De fait, on ne trouve plus guère, aujourd’hui, d’adorateurs de Baal, d’Astarté ou de Râ, le Dieu-soleil égyptien. Et plus personne n’invoque Zeus, Jupiter ou Thor ou les innombrables divinités qui peuplaient les panthéons grecs, romains ou germaniques. Et il y abondance d’autres exemples.  

Dès lors, si tant de religions sont passées par ces phases d’émergence, de croissance, éventuellement de dominance, puis de décroissance, et finalement d’inexistence (sauf sous la forme de mythe ou de souvenir), pourquoi le christianisme ferait-il exception? Déjà en 1977, l’historien Jean Delumeau posait cette question lancinante en publiant: Le christianisme va-t-il mourir? 44 ans plus tard, la régression des Eglises chrétiennes n’a fait que s’accentuer. En Occident, du moins, car la chrétienté reste en croissance ailleurs dans le monde, malgré les résistances et les persécutions.

**Données brutes**.
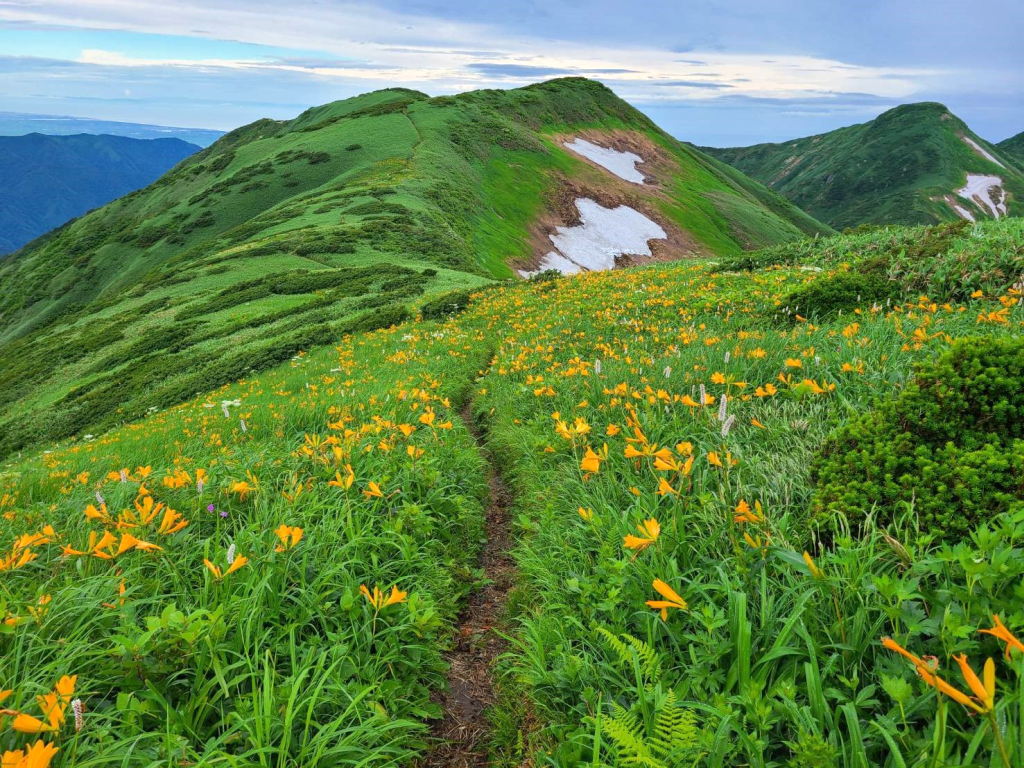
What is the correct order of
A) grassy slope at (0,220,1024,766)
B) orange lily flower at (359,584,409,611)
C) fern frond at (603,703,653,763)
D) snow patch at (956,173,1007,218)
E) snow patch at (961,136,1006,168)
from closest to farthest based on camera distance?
1. fern frond at (603,703,653,763)
2. grassy slope at (0,220,1024,766)
3. orange lily flower at (359,584,409,611)
4. snow patch at (956,173,1007,218)
5. snow patch at (961,136,1006,168)

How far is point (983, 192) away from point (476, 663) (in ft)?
616

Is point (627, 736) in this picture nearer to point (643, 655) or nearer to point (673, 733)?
point (673, 733)

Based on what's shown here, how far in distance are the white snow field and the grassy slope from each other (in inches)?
1762

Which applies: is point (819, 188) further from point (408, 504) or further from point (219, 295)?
point (408, 504)

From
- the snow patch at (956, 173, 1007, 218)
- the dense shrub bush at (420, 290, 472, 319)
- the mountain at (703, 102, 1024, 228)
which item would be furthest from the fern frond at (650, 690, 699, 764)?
the snow patch at (956, 173, 1007, 218)

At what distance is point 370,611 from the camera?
3.39 metres

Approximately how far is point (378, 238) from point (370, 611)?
3606cm

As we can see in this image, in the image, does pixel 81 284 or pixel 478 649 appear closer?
pixel 478 649

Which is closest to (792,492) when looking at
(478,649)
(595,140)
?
(478,649)

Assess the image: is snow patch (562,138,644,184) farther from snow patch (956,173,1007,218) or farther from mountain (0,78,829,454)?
snow patch (956,173,1007,218)

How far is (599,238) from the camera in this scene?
190 feet

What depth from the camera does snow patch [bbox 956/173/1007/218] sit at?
439ft

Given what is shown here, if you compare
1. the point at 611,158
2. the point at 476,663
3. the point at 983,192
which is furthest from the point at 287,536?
the point at 983,192

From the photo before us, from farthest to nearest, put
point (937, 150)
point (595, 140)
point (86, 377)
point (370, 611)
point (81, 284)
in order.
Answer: point (937, 150) < point (595, 140) < point (81, 284) < point (86, 377) < point (370, 611)
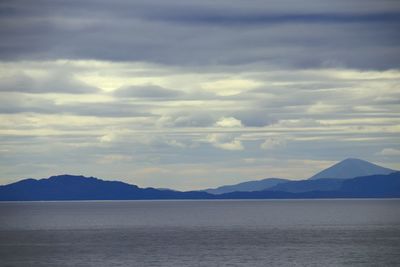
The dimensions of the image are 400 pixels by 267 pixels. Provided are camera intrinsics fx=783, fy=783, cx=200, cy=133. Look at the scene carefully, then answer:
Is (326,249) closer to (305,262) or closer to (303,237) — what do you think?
(305,262)

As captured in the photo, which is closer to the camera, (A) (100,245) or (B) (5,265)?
(B) (5,265)

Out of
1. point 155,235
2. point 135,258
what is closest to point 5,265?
point 135,258

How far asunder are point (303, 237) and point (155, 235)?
38829mm

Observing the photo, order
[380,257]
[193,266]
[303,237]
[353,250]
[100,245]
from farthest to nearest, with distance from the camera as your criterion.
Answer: [303,237]
[100,245]
[353,250]
[380,257]
[193,266]

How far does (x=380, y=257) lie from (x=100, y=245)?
59.6 meters

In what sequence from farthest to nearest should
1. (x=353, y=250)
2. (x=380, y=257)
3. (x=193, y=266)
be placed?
(x=353, y=250) < (x=380, y=257) < (x=193, y=266)

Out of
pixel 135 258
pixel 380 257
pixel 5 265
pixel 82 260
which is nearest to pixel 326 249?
pixel 380 257

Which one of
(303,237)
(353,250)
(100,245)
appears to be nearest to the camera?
(353,250)

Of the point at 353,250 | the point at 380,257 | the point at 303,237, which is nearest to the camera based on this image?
the point at 380,257

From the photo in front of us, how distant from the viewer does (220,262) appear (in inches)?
4850

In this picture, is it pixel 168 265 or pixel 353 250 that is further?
pixel 353 250

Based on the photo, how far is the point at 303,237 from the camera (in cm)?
18112

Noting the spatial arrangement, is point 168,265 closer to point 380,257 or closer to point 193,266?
point 193,266

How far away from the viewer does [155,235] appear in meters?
198
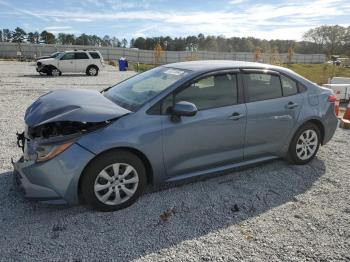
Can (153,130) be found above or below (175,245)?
above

**Tâches demandées**.
**A.** Recopiez l'extrait sur le déclin des religions en commençant par « De fait, on » et en poursuivant jusqu'à « abondance d’autres exemples. ».
**B.** Écrivez la suite de l'extrait sur le déclin des religions à partir de sa dernière phrase.

**Réponses aux tâches**.
**A.**
De fait, on ne trouve plus guère, aujourd’hui, d’adorateurs de Baal, d’Astarté ou de Râ, le Dieu-soleil égyptien. Et plus personne n’invoque Zeus, Jupiter ou Thor ou les innombrables divinités qui peuplaient les panthéons grecs, romains ou germaniques. Et il y abondance d’autres exemples.

**B.**
Mais, dira-t-on, cette parole de Jésus, citée au début, ne montre-t-elle pas que Jésus a lui-même prédit ou au moins envisagé la disparition de la foi sur la terre? 

Soulignons d’abord qu’il s’agissait d’une question, pas d’une affirmation. Elle vient ponctuer la parabole de la veuve qui exaspère le mauvais juge (NFC), un de ces petits récits didactiques par lesquels Jésus enseignait ses disciples. Les versets 2 à 5 nous montrent comment l’insistance obstinée d’une veuve finit par vaincre la totale indifférence d’un juge notoirement corrompu. Mais dès le départ l’évangéliste a déjà indiqué (au verset 1) que « Jésus leur disait cette parabole pour montrer qu’ils devaient toujours prier, sans jamais se décourager ». Et la narration est immédiatement suivie de son application, sous la forme d’une double question rhétorique: « Dieu, lui, ne ferait-il pas justice à ceux qu’il a choisis quand ils crient à lui jour et nuit? Et tardera-t-il à les aider? » (v.7a), puis d’une affirmation résolue: « Je vous le déclare: il leur fera justice rapidement » (v.7b).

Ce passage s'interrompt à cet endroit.